De klacht houdt, zakelijk weergegeven, in dat verweerder tuchtrechtelijk verwijtbaar heeft gehandeld als bedoeld in artikel 46 Advocatenwet doordat hij en de broer van klagers ex-echtgenote beschikten over de notulen van de vergadering van de B.V. van [….] 2000 en zij daardoor hadden kunnen weten en hebben geweten dat er kort nadien een tweede vergadering is geweest tijdens welke vergadering de afspraak is gemaakt dat de staak van zijn ex-echtgenote een optie kreeg op het recht van erfpacht van het zomerhuis. Dat er een tweede vergadering is geweest, is door de broer van de ex-echtgenote van klager, toen hij aan het einde van zijn verhoor een vraag van verweerder beantwoordde, bewust verzwegen.

3 FEITEN

3.1  De broer en de zuster van de (ex-)echtgenote van klager en de

(ex-)echtgenote zelf hebben een landgoed geërfd. Voor het beheer en de exploitatie van het landgoed is een B.V. opgericht. Klager heeft vanaf de oprichting van de landgoedvennootschap in 1968 tot 2001 samen met de broer en de zuster van zijn (ex-)echtgenote deel uitgemaakt van het bestuur van deze vennootschap. Nadien is klagers (ex-)echtgenote zelf deel gaan uitmaken van het bestuur. Elk bestuurslid vertegenwoordigt zijn/haar familietak/staak.

3.2 In 2007 zijn klager en zijn echtgenote, nadat zij reeds jaren feitelijk gescheiden leefden, officieel gescheiden.

3.3 Eén van de dochters van klager, de sinds 1993 vermiste zoon van klager, vertegenwoordigd door klager en klager persoonlijk, hebben op [….] 2009 een verzoek ingediend om een voorlopig getuigenverhoor te houden om het bestaan van een in 2000 gesloten overeenkomst, waarbij het recht van erfpacht van het zomerhuis voor de staak bestaande uit klagers ex-echtgenote en zijn drie kinderen werd gevestigd, aan te tonen.

Geëxtraheerde records
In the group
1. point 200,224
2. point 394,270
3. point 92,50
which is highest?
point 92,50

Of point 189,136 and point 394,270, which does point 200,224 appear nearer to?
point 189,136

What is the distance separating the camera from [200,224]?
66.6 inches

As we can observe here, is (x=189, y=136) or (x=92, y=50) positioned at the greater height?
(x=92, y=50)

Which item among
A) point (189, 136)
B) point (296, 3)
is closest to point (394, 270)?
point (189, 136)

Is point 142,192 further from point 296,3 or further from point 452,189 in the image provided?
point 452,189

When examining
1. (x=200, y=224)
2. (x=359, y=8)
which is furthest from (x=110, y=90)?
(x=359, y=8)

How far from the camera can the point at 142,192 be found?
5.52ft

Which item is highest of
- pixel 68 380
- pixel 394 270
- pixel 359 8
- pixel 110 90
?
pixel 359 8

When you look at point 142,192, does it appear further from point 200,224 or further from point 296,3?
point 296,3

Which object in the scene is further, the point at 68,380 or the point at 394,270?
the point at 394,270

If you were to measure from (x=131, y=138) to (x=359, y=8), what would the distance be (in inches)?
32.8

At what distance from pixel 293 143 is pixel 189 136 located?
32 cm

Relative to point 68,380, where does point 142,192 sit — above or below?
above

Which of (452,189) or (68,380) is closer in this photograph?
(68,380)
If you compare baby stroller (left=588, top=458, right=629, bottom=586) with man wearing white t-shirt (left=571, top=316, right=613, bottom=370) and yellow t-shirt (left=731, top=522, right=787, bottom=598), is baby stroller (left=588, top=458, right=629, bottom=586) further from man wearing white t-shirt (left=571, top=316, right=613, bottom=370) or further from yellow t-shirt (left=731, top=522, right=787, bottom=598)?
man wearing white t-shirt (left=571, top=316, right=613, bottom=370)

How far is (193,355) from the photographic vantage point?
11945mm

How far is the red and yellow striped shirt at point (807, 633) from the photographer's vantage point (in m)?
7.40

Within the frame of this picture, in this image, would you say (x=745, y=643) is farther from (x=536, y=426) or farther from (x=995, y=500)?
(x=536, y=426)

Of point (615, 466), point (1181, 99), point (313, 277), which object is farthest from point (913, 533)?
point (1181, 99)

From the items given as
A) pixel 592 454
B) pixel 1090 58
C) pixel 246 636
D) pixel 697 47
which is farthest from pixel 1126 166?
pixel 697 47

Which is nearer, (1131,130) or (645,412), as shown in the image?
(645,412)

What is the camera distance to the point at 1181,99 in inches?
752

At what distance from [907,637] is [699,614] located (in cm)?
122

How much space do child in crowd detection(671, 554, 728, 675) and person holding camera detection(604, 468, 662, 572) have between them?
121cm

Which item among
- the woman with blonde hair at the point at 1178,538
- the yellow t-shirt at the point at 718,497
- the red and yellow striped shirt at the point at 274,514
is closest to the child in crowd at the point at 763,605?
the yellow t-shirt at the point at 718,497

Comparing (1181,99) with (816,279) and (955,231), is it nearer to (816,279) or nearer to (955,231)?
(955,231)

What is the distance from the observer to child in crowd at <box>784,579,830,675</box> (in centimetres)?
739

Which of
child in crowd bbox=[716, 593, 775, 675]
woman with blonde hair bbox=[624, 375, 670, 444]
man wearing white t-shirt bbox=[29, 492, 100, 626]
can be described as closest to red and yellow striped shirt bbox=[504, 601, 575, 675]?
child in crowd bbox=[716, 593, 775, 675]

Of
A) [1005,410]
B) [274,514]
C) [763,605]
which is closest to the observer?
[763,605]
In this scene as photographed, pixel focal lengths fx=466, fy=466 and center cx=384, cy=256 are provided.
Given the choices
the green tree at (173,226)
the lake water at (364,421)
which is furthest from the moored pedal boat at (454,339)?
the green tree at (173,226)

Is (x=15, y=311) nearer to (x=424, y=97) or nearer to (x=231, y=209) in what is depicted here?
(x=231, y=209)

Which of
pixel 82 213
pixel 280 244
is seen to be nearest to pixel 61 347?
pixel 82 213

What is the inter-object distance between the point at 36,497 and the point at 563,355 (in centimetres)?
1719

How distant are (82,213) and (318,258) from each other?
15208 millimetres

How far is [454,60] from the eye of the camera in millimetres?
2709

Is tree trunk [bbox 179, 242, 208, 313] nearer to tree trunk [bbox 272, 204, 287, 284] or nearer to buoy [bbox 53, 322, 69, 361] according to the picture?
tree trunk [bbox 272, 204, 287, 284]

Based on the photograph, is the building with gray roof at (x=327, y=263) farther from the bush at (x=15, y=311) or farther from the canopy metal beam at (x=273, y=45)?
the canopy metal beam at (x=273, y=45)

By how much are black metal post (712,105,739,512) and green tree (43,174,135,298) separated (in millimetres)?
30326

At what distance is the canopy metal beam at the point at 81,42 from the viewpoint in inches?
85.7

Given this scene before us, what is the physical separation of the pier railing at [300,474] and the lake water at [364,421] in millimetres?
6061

*Jouw opdracht*: Herhaal de volledige passage over de tuchtklacht letterlijk, van het eerste tot het laatste woord.

*Antwoord op opdracht*:
De klacht houdt, zakelijk weergegeven, in dat verweerder tuchtrechtelijk verwijtbaar heeft gehandeld als bedoeld in artikel 46 Advocatenwet doordat hij en de broer van klagers ex-echtgenote beschikten over de notulen van de vergadering van de B.V. van [….] 2000 en zij daardoor hadden kunnen weten en hebben geweten dat er kort nadien een tweede vergadering is geweest tijdens welke vergadering de afspraak is gemaakt dat de staak van zijn ex-echtgenote een optie kreeg op het recht van erfpacht van het zomerhuis. Dat er een tweede vergadering is geweest, is door de broer van de ex-echtgenote van klager, toen hij aan het einde van zijn verhoor een vraag van verweerder beantwoordde, bewust verzwegen.

3 FEITEN

3.1  De broer en de zuster van de (ex-)echtgenote van klager en de

(ex-)echtgenote zelf hebben een landgoed geërfd. Voor het beheer en de exploitatie van het landgoed is een B.V. opgericht. Klager heeft vanaf de oprichting van de landgoedvennootschap in 1968 tot 2001 samen met de broer en de zuster van zijn (ex-)echtgenote deel uitgemaakt van het bestuur van deze vennootschap. Nadien is klagers (ex-)echtgenote zelf deel gaan uitmaken van het bestuur. Elk bestuurslid vertegenwoordigt zijn/haar familietak/staak.

3.2 In 2007 zijn klager en zijn echtgenote, nadat zij reeds jaren feitelijk gescheiden leefden, officieel gescheiden.

3.3 Eén van de dochters van klager, de sinds 1993 vermiste zoon van klager, vertegenwoordigd door klager en klager persoonlijk, hebben op [….] 2009 een verzoek ingediend om een voorlopig getuigenverhoor te houden om het bestaan van een in 2000 gesloten overeenkomst, waarbij het recht van erfpacht van het zomerhuis voor de staak bestaande uit klagers ex-echtgenote en zijn drie kinderen werd gevestigd, aan te tonen.